L’épissage alternatif est une caractéristique de la régulation du transcriptome des eucaryotes et près de 95% des transcrits humains multi-exoniques y sont sujets (Pan et al., 2008). Il est régulé différentiellement selon le type cellulaire et le stade de développement, cette régulation contrôlant l’expression spatiale et temporelle des différentes isoformes. L’épissage alternatif enrichit le protéome des organismes supérieurs mais accroit également leur complexité de fonctionnement, augmentant d’autant leur susceptibilité aux pathologies. Les mutations des composants de la machinerie d’épissage ou de ses régulateurs peuvent potentiellement altérer l’expression de gènes multiples. Le faible nombre de pathologies en rapport actuellement décrites est probablement lié à la létalité cellulaire ou embryonnaire de ces mutations (Kalsotra and Cooper, 2011). Néanmoins, en plus du Syndrome de Nager,

plusieurs affections en lien avec une altération de la machinerie d’épissage ont été décrites ces dernières années : certaines formes autosomiques dominantes de rétinite pigmentaire (Chakarova et al., 2002; McKie et al., 2001; Vithana et al., 2001), le syndrome de Taybi Linder (ou nanisme primordial ostéodyplasique avec microcéphalie de type 1, MOPD1) (Edery et al., 2011; He et al., 2011), et la dysostose mandibulo-faciale type Guion-Almeida (Lines et al., 2012). Dans ces affections, la raison pour laquelle une altération de la machinerie d’épissage ubiquitaire a des conséquences uniquement tissu-spécifiques est mal connue.

A l’heure actuelle, les gènes dérégulés au cours du développement des membres dans le Syndrome de Nager ne sont pas identifiés. Compte tenu des anomalies préaxiales observées chez les patients, la dérégulation de la voie de signalisation de SHH est probable. Cependant, en plus de son rôle dans l’épissage, la protéine SAP49 intervient dans la voie de signalisation des BMPs au cours du développement squelettique en inhibant la différenciation ostéochondrale par liaison directe avec le récepteur BMPRIA (Watanabe et al., 2007). Ainsi, les malformations observées dans le Syndrome de Nager pourraient être liées à des anomalies de l’épissage de gènes impliqués dans le développement et/ou au rôle direct de la protéine SAP49 dans le développement squelettique.

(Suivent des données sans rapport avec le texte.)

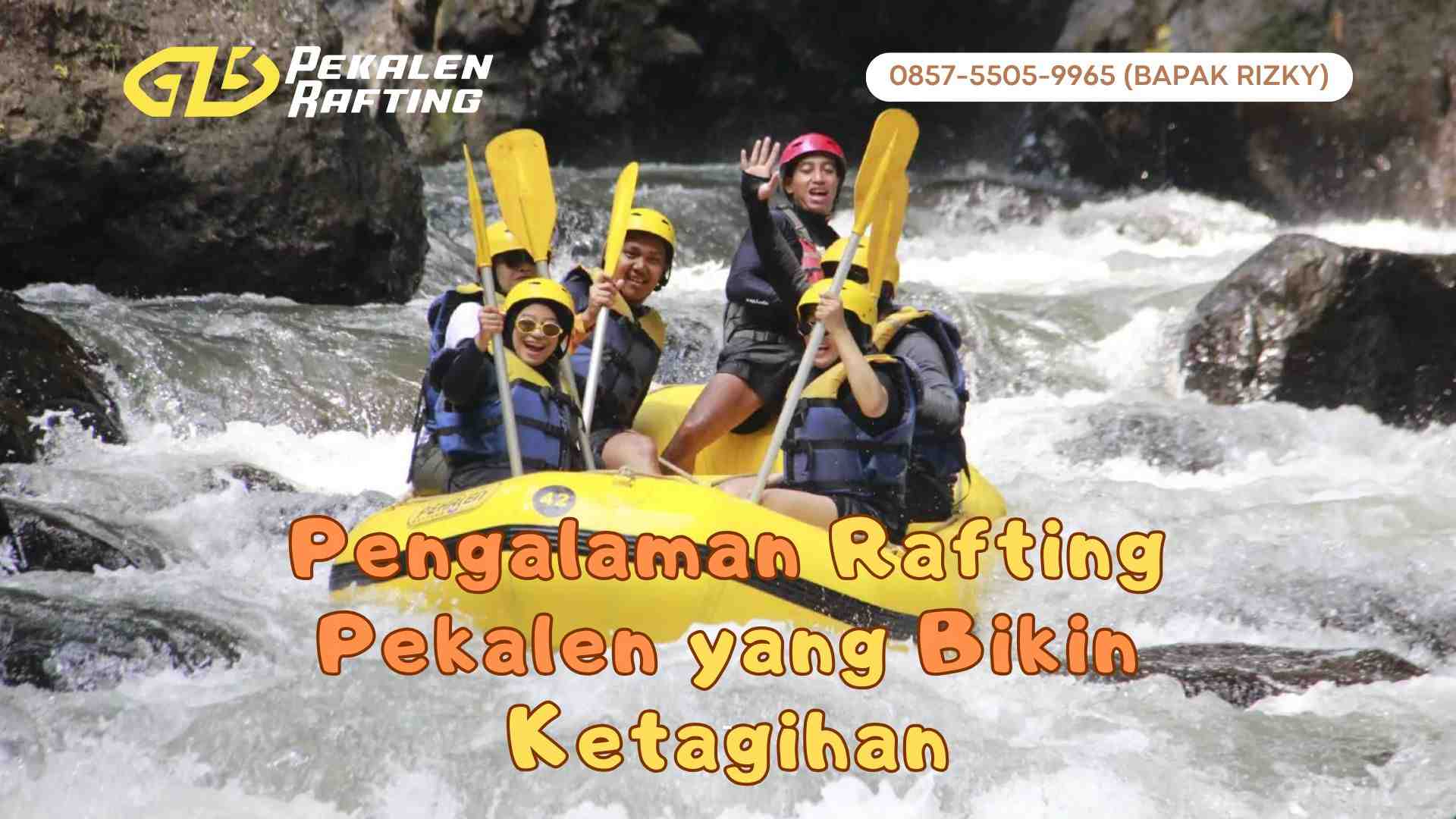 EXPLORE SUNGAI PEKALEN: SPOT RAFTING FAVORIT DI JAWA TIMUR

Environ un tiers des patients atteints de Syndrome de Nager ne présentent pas de mutation ponctuelle du gène SF3B4 (Bernier et al., 2012; Petit et al., 2014). Aussi bien dans les séries de la littérature actuelle que chez nos patients, la recherche de grands réarrangements du gène n’a pas été effectuée, suggérant que ce pourcentage puisse être sous- évalué. Depuis notre étude sur les 18 familles rapportées, le séquençage du gène SF3B4 a été mis en place en diagnostic de routine dans le laboratoire, permettant l’identification de plusieurs autres patients porteurs de mutations ponctuelles. Afin de compléter les investigations moléculaires dans les cas pour lesquels le séquençage est négatif, la recherche de grands réarrangements du gène par PCR quantitative devra être envisagée.

Néanmoins, l’hypothèse d’une hétérogénéité génétique dans cette affection reste probable. Concernant les 5 familles pour lesquelles l’étude du gène SF3B4 s’est avérée négative, nous participons à la collaboration FORGE Canada visant à identifier un autre gène en cause par analyse de l’exome.